Making a Fresco Painting

Punto de Encuentro (day 16)/Meeting Point (day 16) by Daniela Rivera, 2025. Etching with lime and pigment powder monotype on Magnani Pescia, 18" X 23¾". Photo by Caira Art Editions.

What if painting did not depend on the image it depicts, but on how it is built? What if painting were not a surface, but a structure, a crystal that defies time, carrying the memory of its own making as it ages? What if we shift the verb from painting to making a painting? What if painting were less about mastering depiction, and more about entering an intimate dialogue with the history and formation of its materials? This workshop is a space to formulate these and many other questions through making. Together, we will work through the history, engage with the present, and explore the possible futures of Fresco in our culture, studying traditional techniques and exploring contemporary adaptations of this ancient process. At the end of our workshop you will have incorporated a new process into your toolkit, understand materials, color, and painting anew, and created a painting that has a body, a memory, and a life of its own. All levels welcome.

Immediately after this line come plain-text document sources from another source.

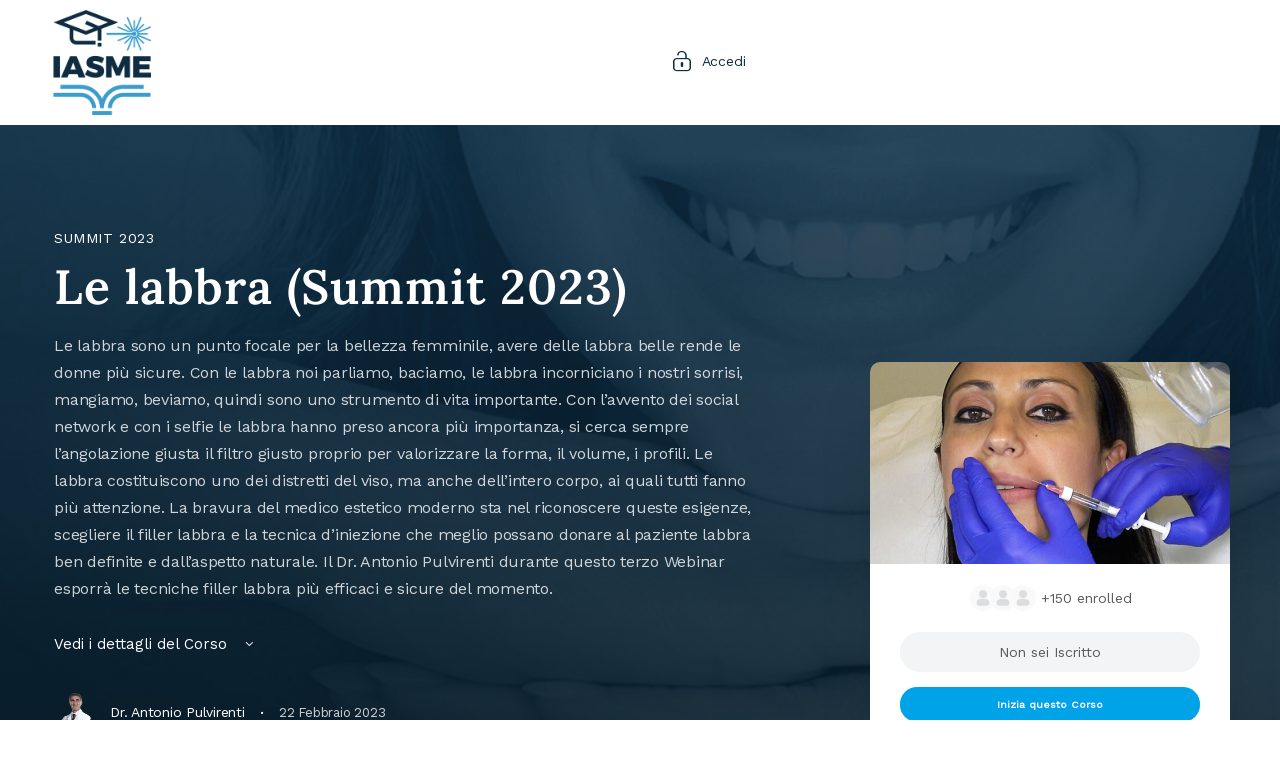

--- FILE ---
content_type: text/css
request_url: https://academy.iasme.it/wp-content/uploads/elementor/css/post-15.css?ver=1768363786
body_size: 441
content:
.elementor-kit-15{--e-global-color-primary:#6EC1E4;--e-global-color-secondary:#54595F;--e-global-color-text:#7A7A7A;--e-global-color-accent:#61CE70;--e-global-color-de32e17:#3c9ccc;--e-global-color-ba6883f:#FFFFFF;--e-global-color-f20e9a1:#282828;--e-global-typography-primary-font-family:"Roboto";--e-global-typography-primary-font-weight:600;--e-global-typography-secondary-font-family:"Roboto Slab";--e-global-typography-secondary-font-weight:400;--e-global-typography-text-font-family:"Roboto";--e-global-typography-text-font-weight:400;--e-global-typography-accent-font-family:"Roboto";--e-global-typography-accent-font-weight:500;--e-global-typography-2724967-font-family:"Lora";--e-global-typography-2724967-font-size:16px;--e-global-typography-2724967-font-weight:900;--e-global-typography-2724967-text-transform:uppercase;--e-global-typography-2724967-font-style:normal;--e-global-typography-116b73e-font-family:"Lora";--e-global-typography-116b73e-font-size:14px;--e-global-typography-116b73e-font-weight:normal;--e-global-typography-116b73e-line-height:17px;--e-global-typography-116b73e-letter-spacing:-0.1px;}.elementor-kit-15 e-page-transition{background-color:#FFBC7D;}.elementor-section.elementor-section-boxed > .elementor-container{max-width:1140px;}.e-con{--container-max-width:1140px;}.elementor-widget:not(:last-child){margin-block-end:20px;}.elementor-element{--widgets-spacing:20px 20px;--widgets-spacing-row:20px;--widgets-spacing-column:20px;}{}h1.entry-title{display:var(--page-title-display);}@media(max-width:1024px){.elementor-section.elementor-section-boxed > .elementor-container{max-width:1024px;}.e-con{--container-max-width:1024px;}}@media(max-width:767px){.elementor-section.elementor-section-boxed > .elementor-container{max-width:767px;}.e-con{--container-max-width:767px;}}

Daniela Rivera (she, her) is a multidisciplinary artist, professor of Studio Art at Wellesley College, visiting artist for the MFA program at Boston University, and a mother. She received a BFA from the School of Arts at Universidad Catolica in Santiago, Chile, and an MFA from the School of the Museum of Fine Arts at Tufts University. Her research focuses on the migration of culture, structures of power, and the body. Trained as a painter and a drawer, Rivera is interested in challenging disciplinary boundaries and incorporating the history of materials and processes as crucial for the construction of meaning.